Experimental Melting of Hydrothermally Altered Rocks: Constraints for the Generation of Low-δ18O Rhyolites in the Central Snake River Plain

Abstract

Abstract Quantifying the relative contributions of crustal versus mantle-derived melt is important for understanding how silicic magmas are generated, stored, and interact with country rock in trans-crustal magmatic systems. Low-δ18O rhyolitic ignimbrites and lavas erupted during Miocene volcanic activity in the central Snake River Plain (14–6 Ma) have been inferred to be the result of large-scale partial or bulk melting of pre-existing hydrothermally altered lithologies of the Idaho batholith and Challis volcanic field. In this study, we assess the melting behaviour of heterogeneously altered source materials via partial melting experiments over a range of run times at conditions of 750–1000°C and 1–2 kbar, and apply our observations to current models for the petrogenesis of low-δ18O rhyolites along the Yellowstone hotspot track. Partial melt produced in the experiments inherits the bulk oxygen isotope composition from hydrothermally altered peraluminous source materials independent of the melt fraction, excluding the possibility for preferential, disequilibrium melting of 18O-depleted mineral phases during incipient melting. We propose a new model to explain the generation of low-δ18O rhyolites in the central Snake River Plain, whereby mantle-derived magmas assimilate ∼30–40% of crustal material that was hydrothermally altered at high temperatures in two stages: (1) a preceding episode of hydrothermal alteration during intrusion of Eocene plutons (‘pre-existing source’); (2) syn-magmatic hydrothermal alteration within a nested caldera complex. During assimilation, dilution of peraluminous crustal lithologies with mantle-derived magma maintains the metaluminous character of rhyolites erupted along the Yellowstone hotspot track. These results link previous models favouring melting of either pre-existing or syn-magmatically altered lithologies for the generation of low-δ18O rhyolites along the Yellowstone hotspot track and provide direct experimental observation of the chemical processes occurring during assimilation processes in magmatic environments.

**Material provided**:
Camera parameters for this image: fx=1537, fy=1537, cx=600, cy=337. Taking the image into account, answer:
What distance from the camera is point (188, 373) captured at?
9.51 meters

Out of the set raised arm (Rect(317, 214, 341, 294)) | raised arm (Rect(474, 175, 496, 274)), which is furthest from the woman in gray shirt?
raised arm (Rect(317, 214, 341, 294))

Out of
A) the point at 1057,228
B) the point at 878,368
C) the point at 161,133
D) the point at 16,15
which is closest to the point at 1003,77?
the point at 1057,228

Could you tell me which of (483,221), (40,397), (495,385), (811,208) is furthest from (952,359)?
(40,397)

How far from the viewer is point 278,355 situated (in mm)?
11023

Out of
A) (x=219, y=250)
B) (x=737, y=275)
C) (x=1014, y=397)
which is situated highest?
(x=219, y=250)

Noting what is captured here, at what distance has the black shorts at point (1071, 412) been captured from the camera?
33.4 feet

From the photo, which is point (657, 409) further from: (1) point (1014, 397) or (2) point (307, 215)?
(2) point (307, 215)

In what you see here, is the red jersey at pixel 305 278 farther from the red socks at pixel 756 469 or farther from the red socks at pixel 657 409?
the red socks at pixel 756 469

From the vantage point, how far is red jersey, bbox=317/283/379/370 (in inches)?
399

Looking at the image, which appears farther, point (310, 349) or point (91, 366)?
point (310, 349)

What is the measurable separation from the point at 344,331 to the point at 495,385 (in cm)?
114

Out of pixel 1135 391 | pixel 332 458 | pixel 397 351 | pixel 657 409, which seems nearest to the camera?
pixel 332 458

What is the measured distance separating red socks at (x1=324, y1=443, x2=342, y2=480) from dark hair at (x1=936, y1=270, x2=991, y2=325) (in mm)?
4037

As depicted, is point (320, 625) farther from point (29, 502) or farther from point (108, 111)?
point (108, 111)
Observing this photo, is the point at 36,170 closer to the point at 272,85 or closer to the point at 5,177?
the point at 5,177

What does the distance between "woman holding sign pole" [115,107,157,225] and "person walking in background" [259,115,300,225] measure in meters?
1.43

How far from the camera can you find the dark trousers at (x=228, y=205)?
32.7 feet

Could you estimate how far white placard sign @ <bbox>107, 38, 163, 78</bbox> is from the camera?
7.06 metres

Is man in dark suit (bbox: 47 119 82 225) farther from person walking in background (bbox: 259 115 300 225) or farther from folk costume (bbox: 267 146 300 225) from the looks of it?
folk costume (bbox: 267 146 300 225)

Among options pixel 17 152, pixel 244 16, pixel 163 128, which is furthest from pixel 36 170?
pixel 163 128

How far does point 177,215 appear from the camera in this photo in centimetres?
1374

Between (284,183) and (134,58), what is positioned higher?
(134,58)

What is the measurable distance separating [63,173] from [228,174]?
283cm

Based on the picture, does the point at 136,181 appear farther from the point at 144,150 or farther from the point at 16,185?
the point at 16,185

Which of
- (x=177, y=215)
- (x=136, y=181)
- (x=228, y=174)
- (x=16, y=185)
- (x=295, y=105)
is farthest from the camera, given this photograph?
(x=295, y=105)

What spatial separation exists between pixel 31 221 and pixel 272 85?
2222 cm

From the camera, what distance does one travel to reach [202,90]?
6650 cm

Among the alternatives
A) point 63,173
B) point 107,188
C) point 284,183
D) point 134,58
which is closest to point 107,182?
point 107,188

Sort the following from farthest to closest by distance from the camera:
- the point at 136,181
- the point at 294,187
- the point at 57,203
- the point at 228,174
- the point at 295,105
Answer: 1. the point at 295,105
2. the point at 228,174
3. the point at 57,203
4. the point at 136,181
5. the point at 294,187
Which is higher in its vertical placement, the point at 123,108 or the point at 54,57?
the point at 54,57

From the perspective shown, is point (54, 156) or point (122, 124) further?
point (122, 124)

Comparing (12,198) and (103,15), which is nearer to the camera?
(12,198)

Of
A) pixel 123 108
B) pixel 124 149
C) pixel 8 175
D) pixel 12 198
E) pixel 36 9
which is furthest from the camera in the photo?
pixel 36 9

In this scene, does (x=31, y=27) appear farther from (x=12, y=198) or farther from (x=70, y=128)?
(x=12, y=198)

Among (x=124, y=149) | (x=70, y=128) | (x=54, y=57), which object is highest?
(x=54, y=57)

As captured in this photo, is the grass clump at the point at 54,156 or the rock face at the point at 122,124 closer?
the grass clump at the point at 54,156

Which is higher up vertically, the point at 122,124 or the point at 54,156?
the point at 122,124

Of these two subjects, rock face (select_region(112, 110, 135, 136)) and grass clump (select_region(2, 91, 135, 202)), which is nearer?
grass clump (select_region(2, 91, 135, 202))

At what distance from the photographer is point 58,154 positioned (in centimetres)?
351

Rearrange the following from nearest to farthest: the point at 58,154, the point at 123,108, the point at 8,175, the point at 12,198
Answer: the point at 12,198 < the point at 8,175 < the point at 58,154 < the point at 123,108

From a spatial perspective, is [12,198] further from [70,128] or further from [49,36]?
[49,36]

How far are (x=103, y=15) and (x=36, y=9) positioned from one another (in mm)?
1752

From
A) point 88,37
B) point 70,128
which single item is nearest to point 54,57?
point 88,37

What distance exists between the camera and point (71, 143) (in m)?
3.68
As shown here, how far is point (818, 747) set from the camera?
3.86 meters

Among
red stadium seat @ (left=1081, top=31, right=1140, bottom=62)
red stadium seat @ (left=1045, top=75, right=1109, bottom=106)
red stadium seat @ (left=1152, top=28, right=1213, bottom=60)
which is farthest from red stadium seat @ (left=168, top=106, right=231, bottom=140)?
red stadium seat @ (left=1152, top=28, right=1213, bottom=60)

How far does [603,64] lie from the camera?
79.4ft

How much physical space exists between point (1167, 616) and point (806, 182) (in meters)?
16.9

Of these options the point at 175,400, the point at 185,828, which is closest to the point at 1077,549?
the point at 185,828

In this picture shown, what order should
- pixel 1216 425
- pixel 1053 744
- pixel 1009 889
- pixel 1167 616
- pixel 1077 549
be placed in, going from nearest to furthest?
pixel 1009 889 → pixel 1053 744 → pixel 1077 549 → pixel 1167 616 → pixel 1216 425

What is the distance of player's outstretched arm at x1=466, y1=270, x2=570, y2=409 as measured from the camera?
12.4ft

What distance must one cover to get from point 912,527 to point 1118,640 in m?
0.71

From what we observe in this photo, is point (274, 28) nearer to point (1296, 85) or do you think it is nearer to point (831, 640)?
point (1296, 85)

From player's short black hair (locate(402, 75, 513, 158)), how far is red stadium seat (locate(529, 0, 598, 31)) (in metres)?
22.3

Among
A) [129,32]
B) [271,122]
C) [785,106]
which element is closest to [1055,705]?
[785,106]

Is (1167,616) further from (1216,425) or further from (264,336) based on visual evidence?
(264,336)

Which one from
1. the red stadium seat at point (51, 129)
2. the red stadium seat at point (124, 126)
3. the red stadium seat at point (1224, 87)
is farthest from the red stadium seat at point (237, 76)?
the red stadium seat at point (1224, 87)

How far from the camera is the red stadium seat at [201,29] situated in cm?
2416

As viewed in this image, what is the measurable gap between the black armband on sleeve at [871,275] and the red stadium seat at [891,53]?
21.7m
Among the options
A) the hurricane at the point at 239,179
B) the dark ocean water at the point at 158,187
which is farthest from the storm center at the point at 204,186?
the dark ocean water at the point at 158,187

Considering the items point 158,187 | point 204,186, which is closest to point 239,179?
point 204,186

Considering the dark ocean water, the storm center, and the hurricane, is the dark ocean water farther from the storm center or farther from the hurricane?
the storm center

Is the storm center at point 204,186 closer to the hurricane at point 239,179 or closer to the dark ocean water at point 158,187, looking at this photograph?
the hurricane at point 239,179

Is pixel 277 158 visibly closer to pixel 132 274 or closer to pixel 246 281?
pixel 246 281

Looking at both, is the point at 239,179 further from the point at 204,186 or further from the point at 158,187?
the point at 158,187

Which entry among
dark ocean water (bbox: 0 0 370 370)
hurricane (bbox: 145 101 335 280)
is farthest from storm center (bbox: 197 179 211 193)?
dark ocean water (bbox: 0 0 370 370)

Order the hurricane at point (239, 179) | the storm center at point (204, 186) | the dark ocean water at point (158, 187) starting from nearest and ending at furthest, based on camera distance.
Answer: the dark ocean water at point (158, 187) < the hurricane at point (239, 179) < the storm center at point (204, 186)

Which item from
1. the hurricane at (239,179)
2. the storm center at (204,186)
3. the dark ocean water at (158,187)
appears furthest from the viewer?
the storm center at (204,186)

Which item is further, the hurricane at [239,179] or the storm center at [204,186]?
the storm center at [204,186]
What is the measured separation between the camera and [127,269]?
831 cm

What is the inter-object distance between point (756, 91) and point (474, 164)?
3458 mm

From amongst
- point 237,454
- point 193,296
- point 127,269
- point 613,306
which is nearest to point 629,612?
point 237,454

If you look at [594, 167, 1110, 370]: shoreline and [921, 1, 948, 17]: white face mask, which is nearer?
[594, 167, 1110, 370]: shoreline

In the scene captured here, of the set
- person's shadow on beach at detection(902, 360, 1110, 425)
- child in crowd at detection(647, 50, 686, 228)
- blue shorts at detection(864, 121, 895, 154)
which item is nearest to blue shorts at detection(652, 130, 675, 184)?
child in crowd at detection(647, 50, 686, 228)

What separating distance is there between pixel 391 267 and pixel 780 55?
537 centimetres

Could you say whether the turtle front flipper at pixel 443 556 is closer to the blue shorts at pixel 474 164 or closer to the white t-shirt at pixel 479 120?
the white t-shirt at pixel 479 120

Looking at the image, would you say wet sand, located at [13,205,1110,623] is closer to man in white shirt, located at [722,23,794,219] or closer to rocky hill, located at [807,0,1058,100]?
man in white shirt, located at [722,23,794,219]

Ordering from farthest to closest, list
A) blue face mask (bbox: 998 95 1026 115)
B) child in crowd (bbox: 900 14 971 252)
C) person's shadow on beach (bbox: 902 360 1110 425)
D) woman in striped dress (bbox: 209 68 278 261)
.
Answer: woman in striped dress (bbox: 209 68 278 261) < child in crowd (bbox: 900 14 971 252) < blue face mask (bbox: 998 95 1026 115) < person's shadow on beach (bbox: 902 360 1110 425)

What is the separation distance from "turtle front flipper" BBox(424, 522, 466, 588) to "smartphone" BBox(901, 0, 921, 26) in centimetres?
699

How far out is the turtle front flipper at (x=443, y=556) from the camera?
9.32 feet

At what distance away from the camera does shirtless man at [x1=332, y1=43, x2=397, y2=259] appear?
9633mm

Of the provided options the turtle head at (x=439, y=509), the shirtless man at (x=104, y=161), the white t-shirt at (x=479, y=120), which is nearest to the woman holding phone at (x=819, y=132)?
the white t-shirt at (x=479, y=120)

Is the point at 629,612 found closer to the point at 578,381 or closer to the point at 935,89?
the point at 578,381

**Aim of the exercise**:
Please list every proper name of a region or geologic feature that appears in the abstract on low-δ18O rhyolites.

**Exercise output**:
central Snake River Plain
Idaho batholith
Challis volcanic field
Yellowstone hotspot track